# PROBLEM DETAILS
Switch "bedroom" to "bedchamber" everywhere it occurs in the items below, changing nothing else. Reproduce the items without the pictures.

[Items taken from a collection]
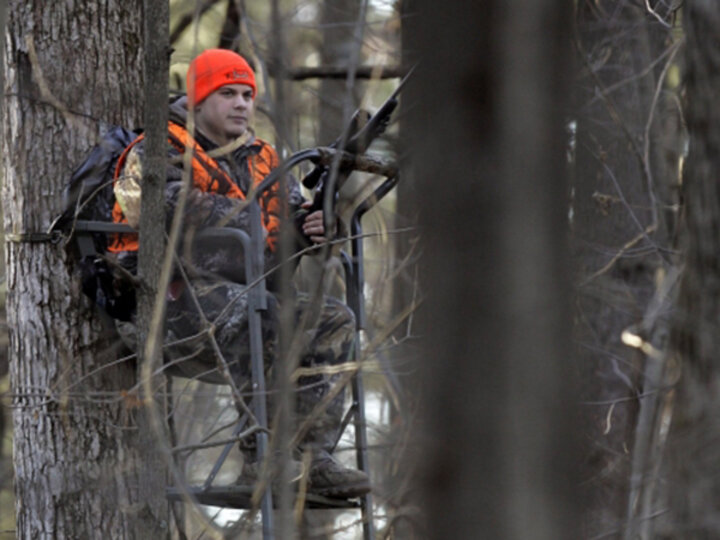 A male hunter sits in a tree stand while wearing camouflage and a hunter orange hat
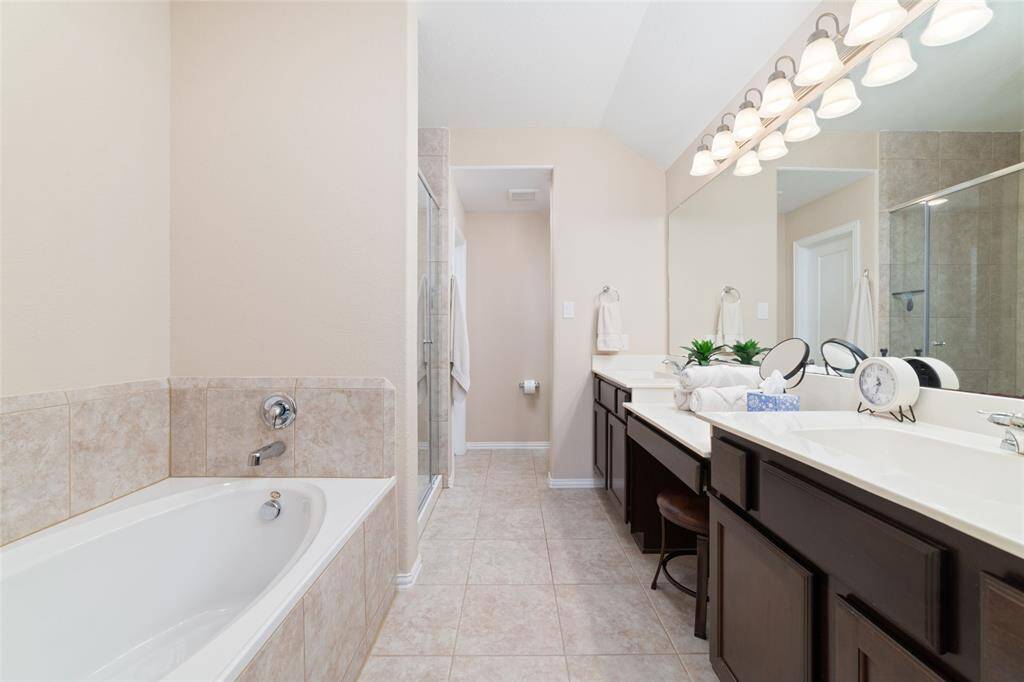 Primary bedroom suite with double sinks, soaking tub, separate shower, and large walk-in closet.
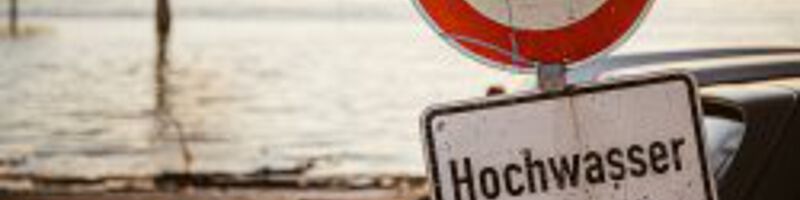 Hochwasser_Startseite_AdobeStock_321528897 Ein Schild wo Hochwasser darauf steht, steht vor einem See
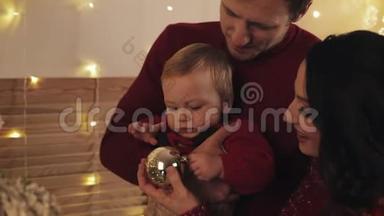 在家中，爸爸<strong>妈妈</strong>和小儿子站在圣诞树旁，<strong>宝宝</strong>和<strong>妈妈抱着</strong>
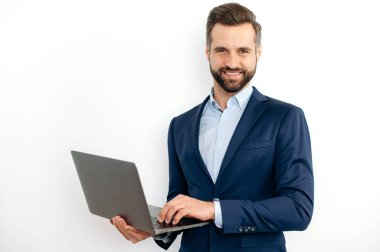 Arkadaş canlısı beyaz sakallı iş adamı, takım elbiseli, programcı, bilişim uzmanı, dizüstü bilgisayarı elinde tutuyor, izole edilmiş beyaz arka planda duruyor, kameraya bakıyor, gülümsüyor.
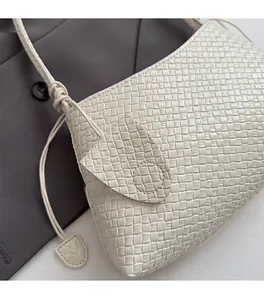 Detail of hand-woven off-white leather bag texture with slim straps and minimalist design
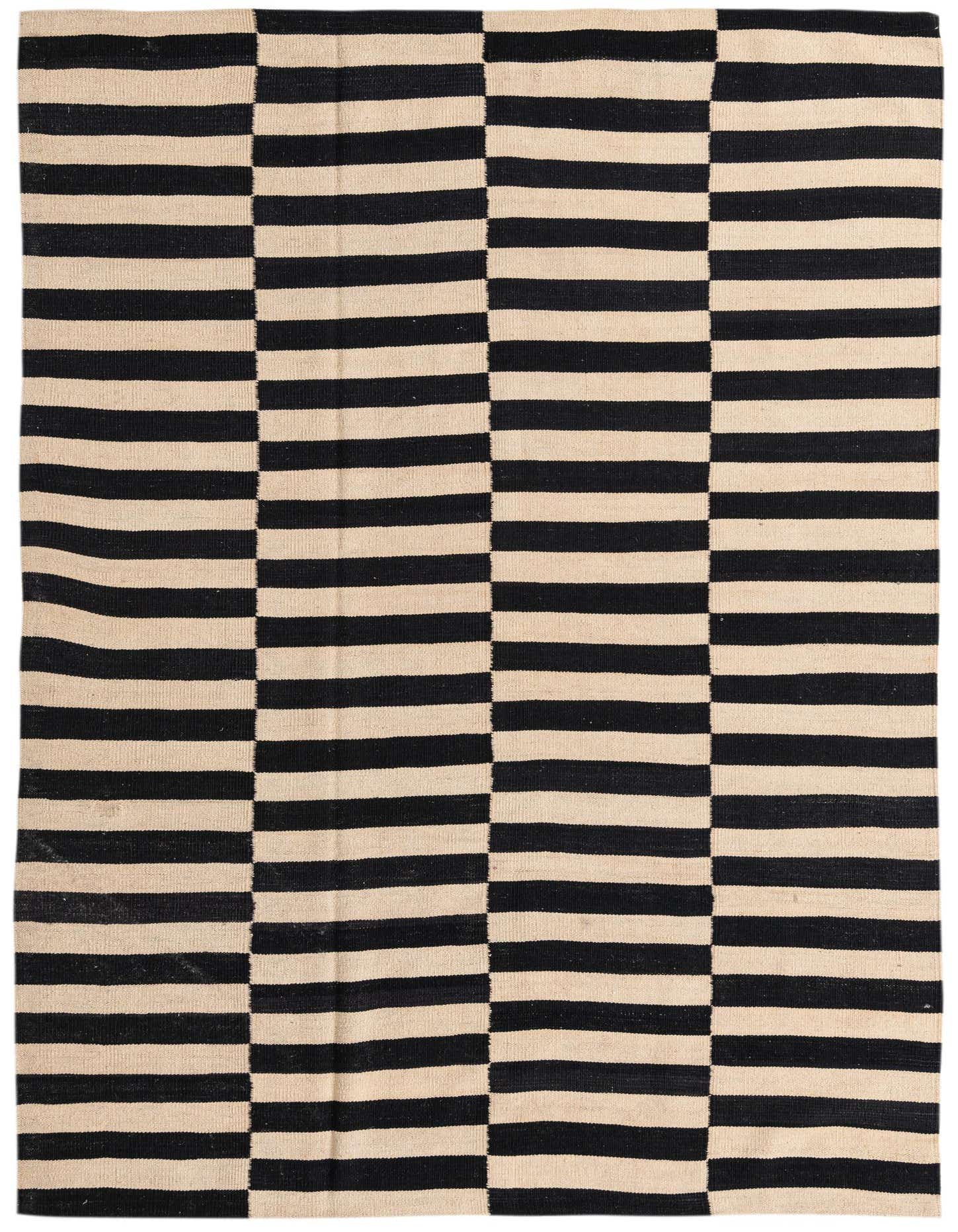 A 5x8 rectangular Kilim Modern rug with a bold black and ivory striped pattern, suitable for a living room.
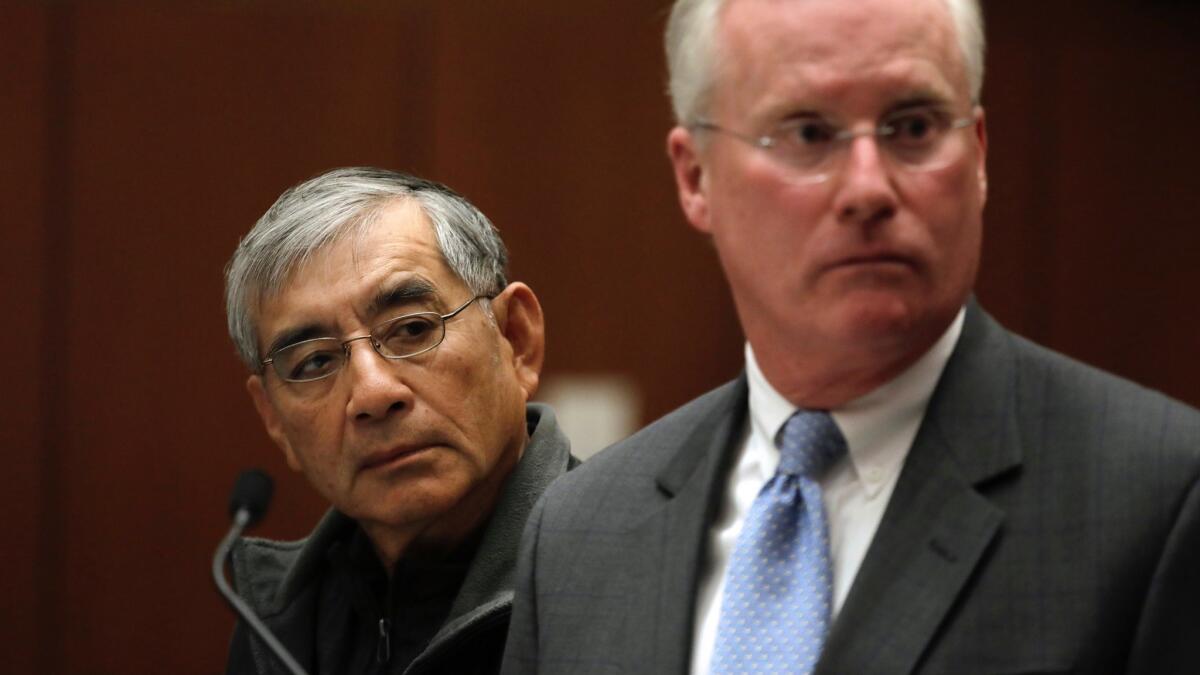 Samuel Leung, left, with his lawyer, Daniel V. Nixon, in Los Angeles Superior Court on Friday. Leung was charged with making illegal campaign donations in connection with an apartment project he was seeking to develop.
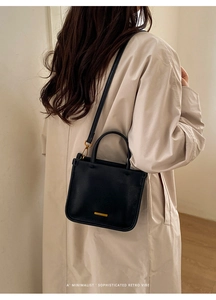 Détail d'un sac seau en cuir noir avec logo en métal doré et bandoulière réglable
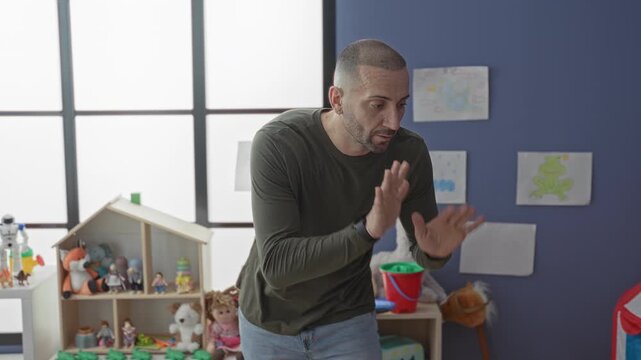 Man with hands gesturing and finger to lips for silence in a kindergarten playroom in a school building; patience classroom guidance.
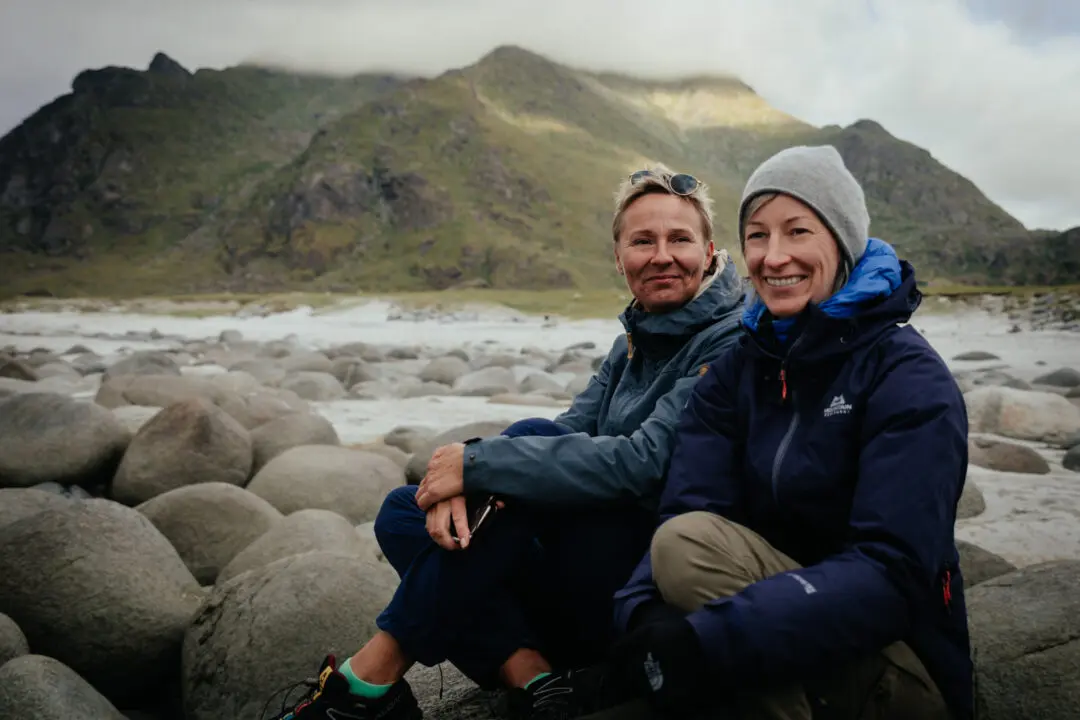 Zwei Frauen sitzen auf Felsen am Meer von Norwegen und lachen.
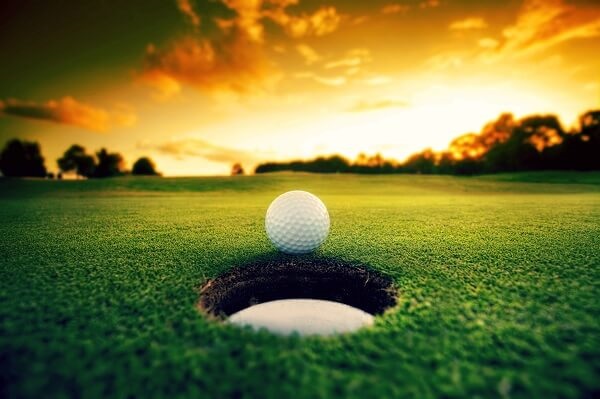 Golf ball balancing on edge of hole with stunning sunset in background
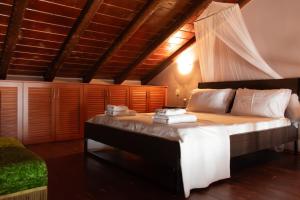 Postel nebo postele na pokoji v ubytování KD Rustic Home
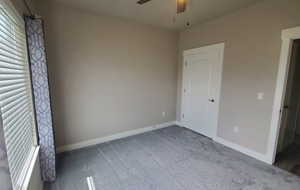 Unfurnished bedroom featuring carpet flooring and ceiling fan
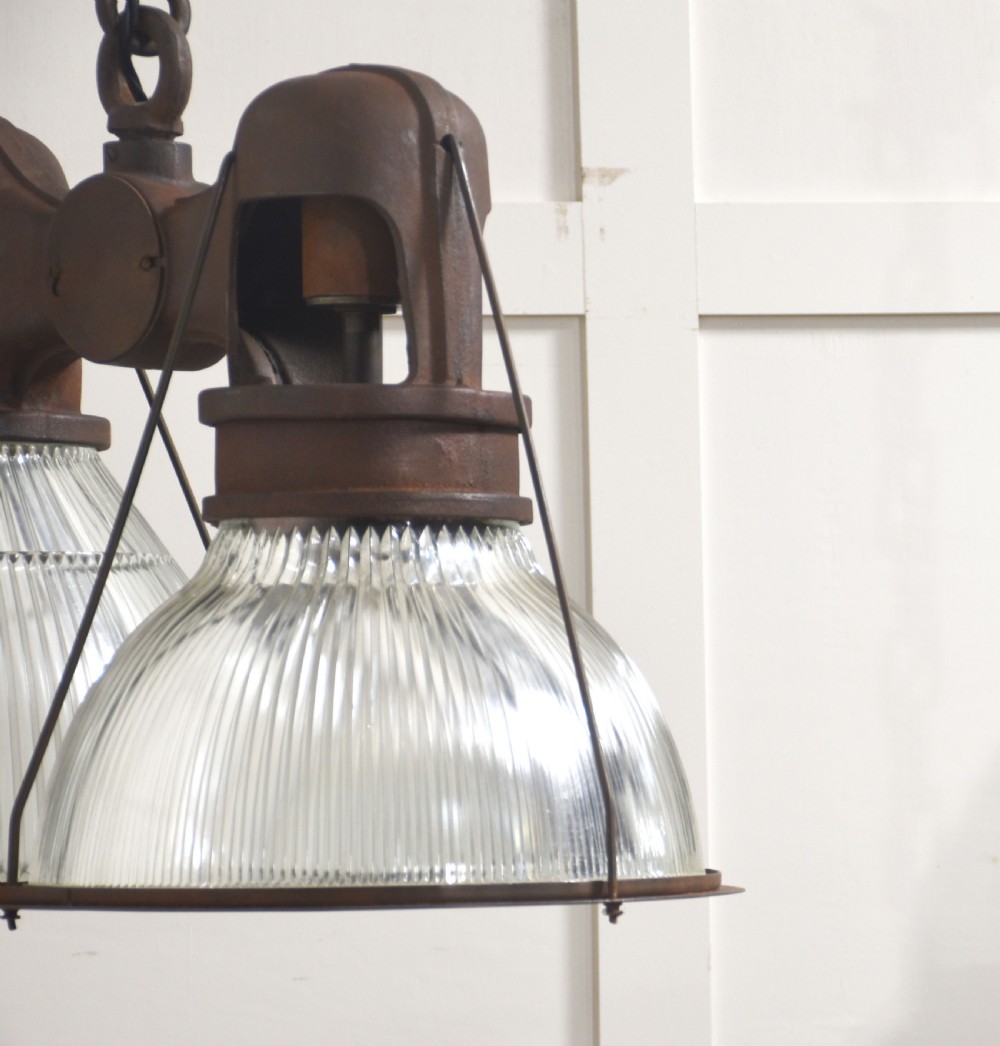 A pair of double-dome industrial pendant lights featuring clear ribbed Holophane glass shades set in dark brown metal frames with chain supports. View VII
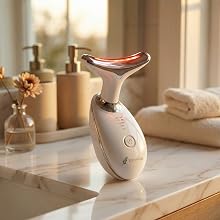 LED skincare device on bathroom counter in warm lighting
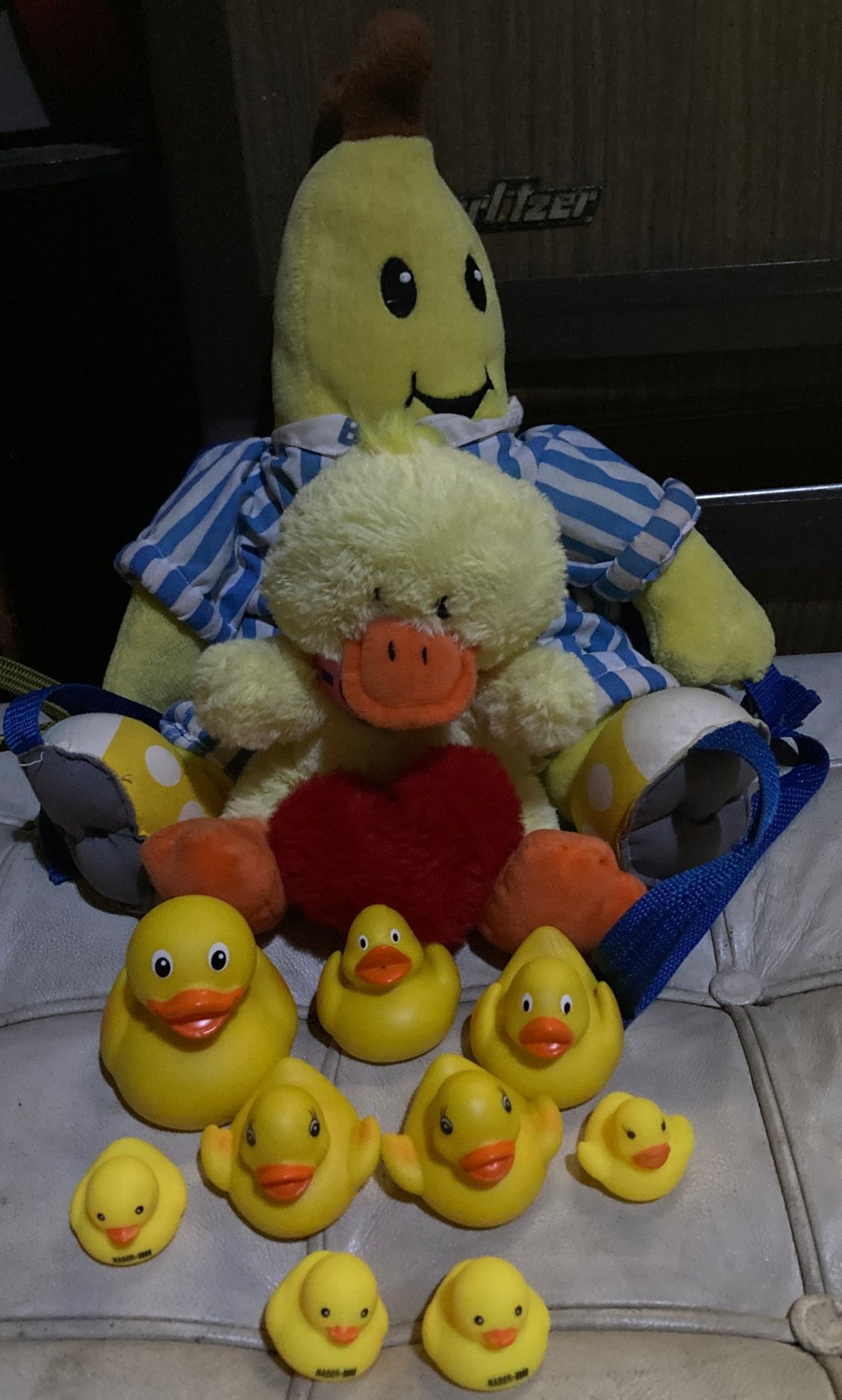 Banana backpack wearing striped pyjamas. 8 rubber duckies. Duck plushy holding loveheart.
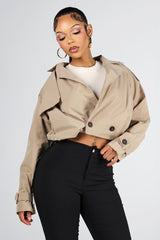 Cropped trench style jacket with an exaggerated fold over collar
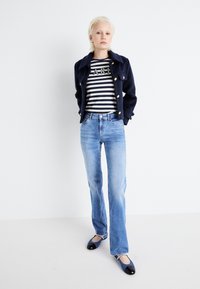 Chaqueta de mezcla de lana de color marino con botones de latón, camisa a rayas con el texto "PARÍS", jeans de color azul claro y mocasines de charol negros con detalles de perlas.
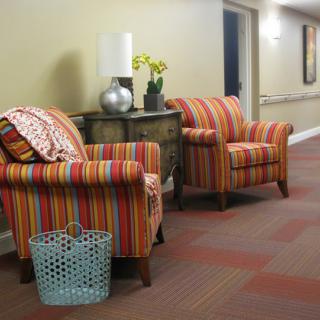 A cozy hallway with striped armchairs and a small table decorated with flowers and a lamp.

# TASK ANSWER
 A male hunter sits in a tree stand while wearing camouflage and a hunter orange hat
 Primary bedchamber suite with double sinks, soaking tub, separate shower, and large walk-in closet.
 Hochwasser_Startseite_AdobeStock_321528897 Ein Schild wo Hochwasser darauf steht, steht vor einem See
 在家中，爸爸<strong>妈妈</strong>和小儿子站在圣诞树旁，<strong>宝宝</strong>和<strong>妈妈抱着</strong>
 Arkadaş canlısı beyaz sakallı iş adamı, takım elbiseli, programcı, bilişim uzmanı, dizüstü bilgisayarı elinde tutuyor, izole edilmiş beyaz arka planda duruyor, kameraya bakıyor, gülümsüyor.
 Detail of hand-woven off-white leather bag texture with slim straps and minimalist design
 A 5x8 rectangular Kilim Modern rug with a bold black and ivory striped pattern, suitable for a living room.
 Samuel Leung, left, with his lawyer, Daniel V. Nixon, in Los Angeles Superior Court on Friday. Leung was charged with making illegal campaign donations in connection with an apartment project he was seeking to develop.
 Détail d'un sac seau en cuir noir avec logo en métal doré et bandoulière réglable
 Man with hands gesturing and finger to lips for silence in a kindergarten playroom in a school building; patience classroom guidance.
 Zwei Frauen sitzen auf Felsen am Meer von Norwegen und lachen.
 Golf ball balancing on edge of hole with stunning sunset in background
 Postel nebo postele na pokoji v ubytování KD Rustic Home
 Unfurnished bedchamber featuring carpet flooring and ceiling fan
 A pair of double-dome industrial pendant lights featuring clear ribbed Holophane glass shades set in dark brown metal frames with chain supports. View VII
 LED skincare device on bathroom counter in warm lighting
 Banana backpack wearing striped pyjamas. 8 rubber duckies. Duck plushy holding loveheart.
 Cropped trench style jacket with an exaggerated fold over collar
 Chaqueta de mezcla de lana de color marino con botones de latón, camisa a rayas con el texto "PARÍS", jeans de color azul claro y mocasines de charol negros con detalles de perlas.
 A cozy hallway with striped armchairs and a small table decorated with flowers and a lamp.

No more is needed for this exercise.